» **TO DO**
Below is a listing with pictures in it; transcribe exactly the lines from the one that has "Cocoa Island Resort" through the one that has "2022 Hyundai Kona Electric SEL", and omit those pictures.
[[ SUPPLIED DATA open ]]
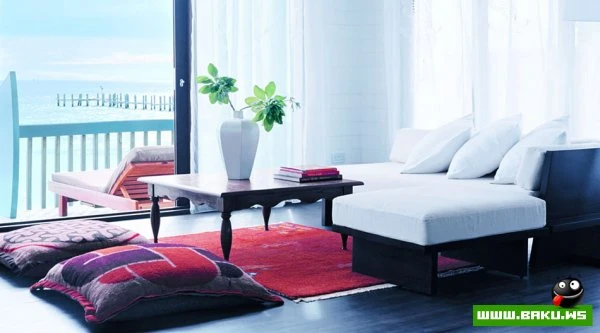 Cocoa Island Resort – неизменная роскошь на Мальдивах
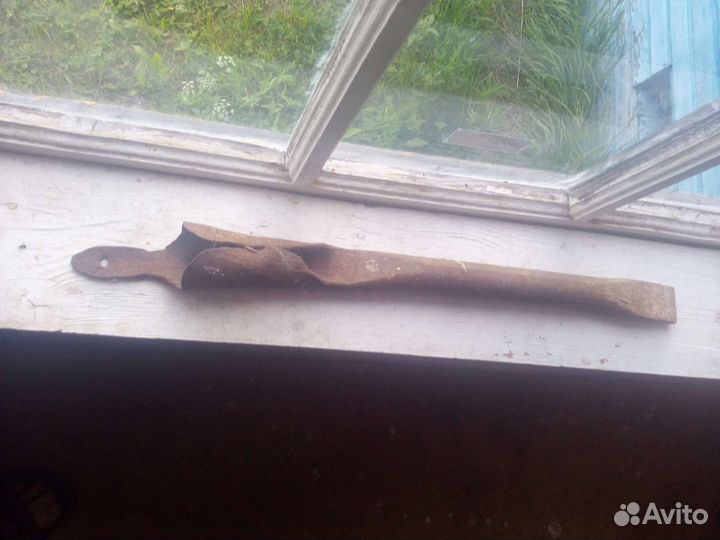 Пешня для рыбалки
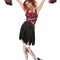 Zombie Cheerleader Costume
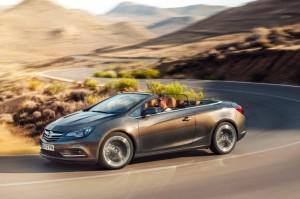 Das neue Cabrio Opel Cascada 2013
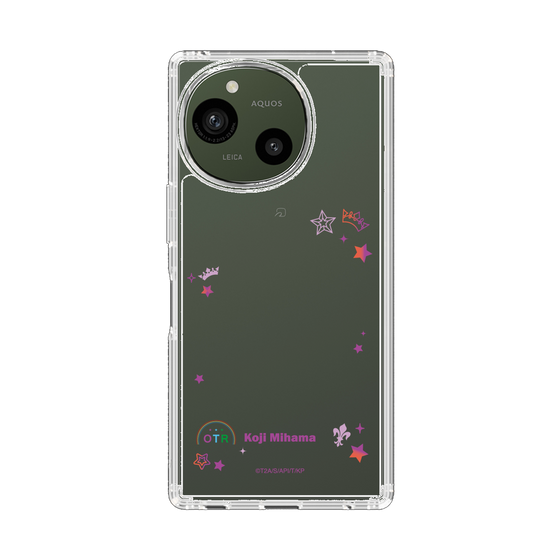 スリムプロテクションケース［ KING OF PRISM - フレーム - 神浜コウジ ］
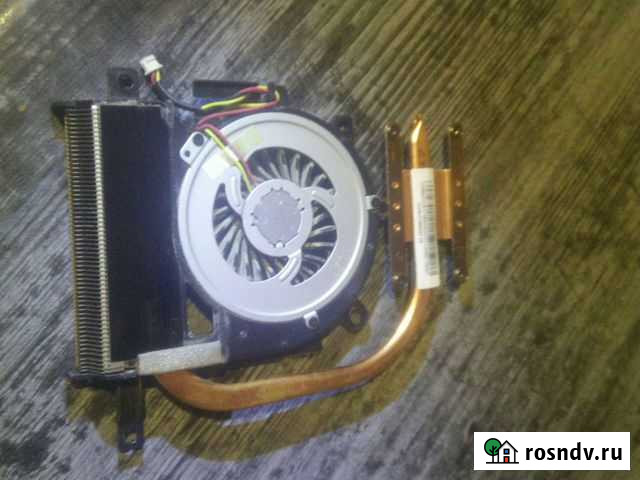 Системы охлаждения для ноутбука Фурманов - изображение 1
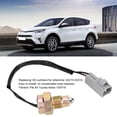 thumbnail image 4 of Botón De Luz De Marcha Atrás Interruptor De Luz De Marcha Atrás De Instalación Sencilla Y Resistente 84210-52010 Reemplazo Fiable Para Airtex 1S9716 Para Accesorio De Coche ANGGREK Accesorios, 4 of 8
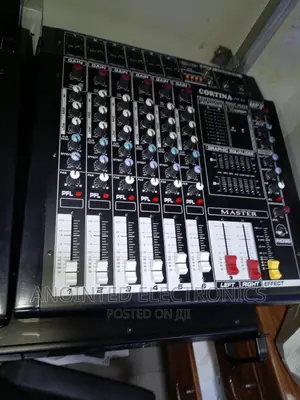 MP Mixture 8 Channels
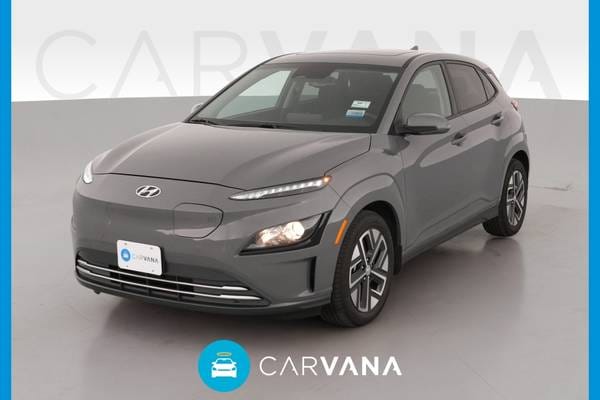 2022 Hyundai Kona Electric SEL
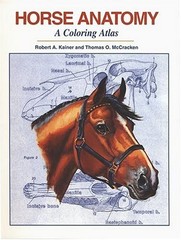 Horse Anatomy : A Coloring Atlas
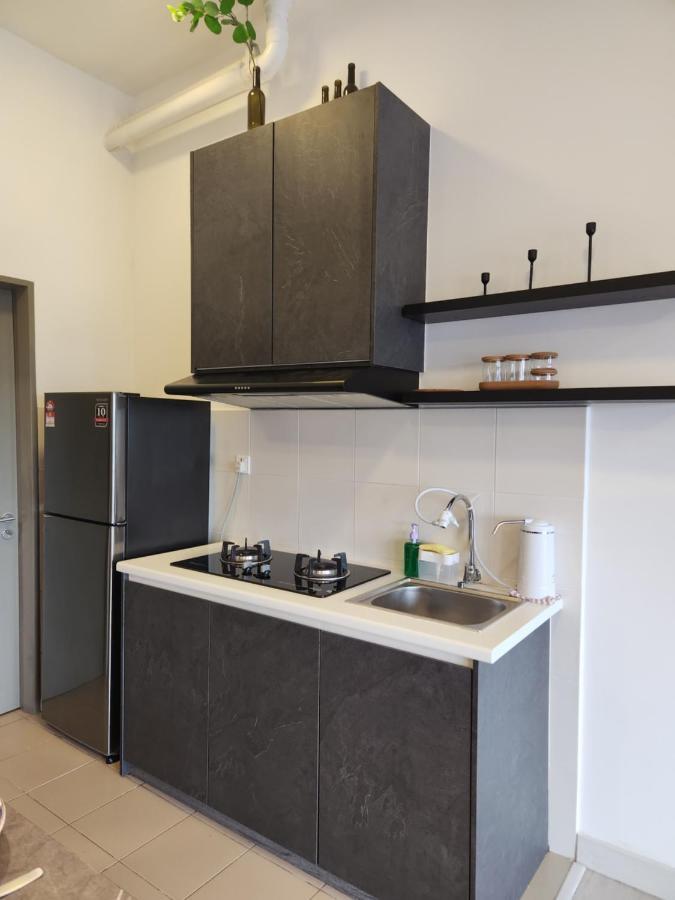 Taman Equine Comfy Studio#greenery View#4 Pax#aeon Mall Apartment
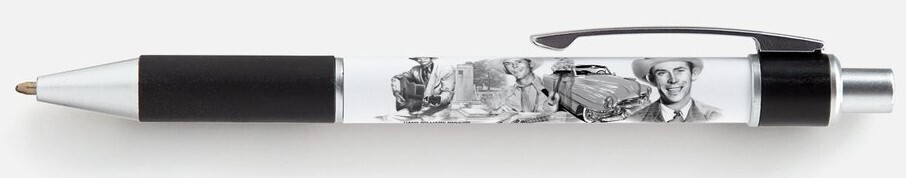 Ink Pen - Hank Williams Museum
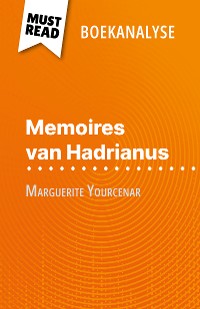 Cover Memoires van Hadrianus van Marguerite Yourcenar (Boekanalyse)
[[ SUPPLIED DATA closed ]]
[[ SUPPLIED DATA open ]]
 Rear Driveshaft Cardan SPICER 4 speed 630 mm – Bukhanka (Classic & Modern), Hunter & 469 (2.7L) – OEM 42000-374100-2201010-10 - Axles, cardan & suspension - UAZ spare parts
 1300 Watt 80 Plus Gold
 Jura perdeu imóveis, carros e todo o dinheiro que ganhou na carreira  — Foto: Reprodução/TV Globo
[[ SUPPLIED DATA closed ]]
» **FINISHED TASK**
 Cocoa Island Resort – неизменная роскошь на Мальдивах
 Пешня для рыбалки
 Zombie Cheerleader Costume
 Das neue Cabrio Opel Cascada 2013
 スリムプロテクションケース［ KING OF PRISM - フレーム - 神浜コウジ ］
 Системы охлаждения для ноутбука Фурманов - изображение 1
 thumbnail image 4 of Botón De Luz De Marcha Atrás Interruptor De Luz De Marcha Atrás De Instalación Sencilla Y Resistente 84210-52010 Reemplazo Fiable Para Airtex 1S9716 Para Accesorio De Coche ANGGREK Accesorios, 4 of 8
 MP Mixture 8 Channels
 2022 Hyundai Kona Electric SEL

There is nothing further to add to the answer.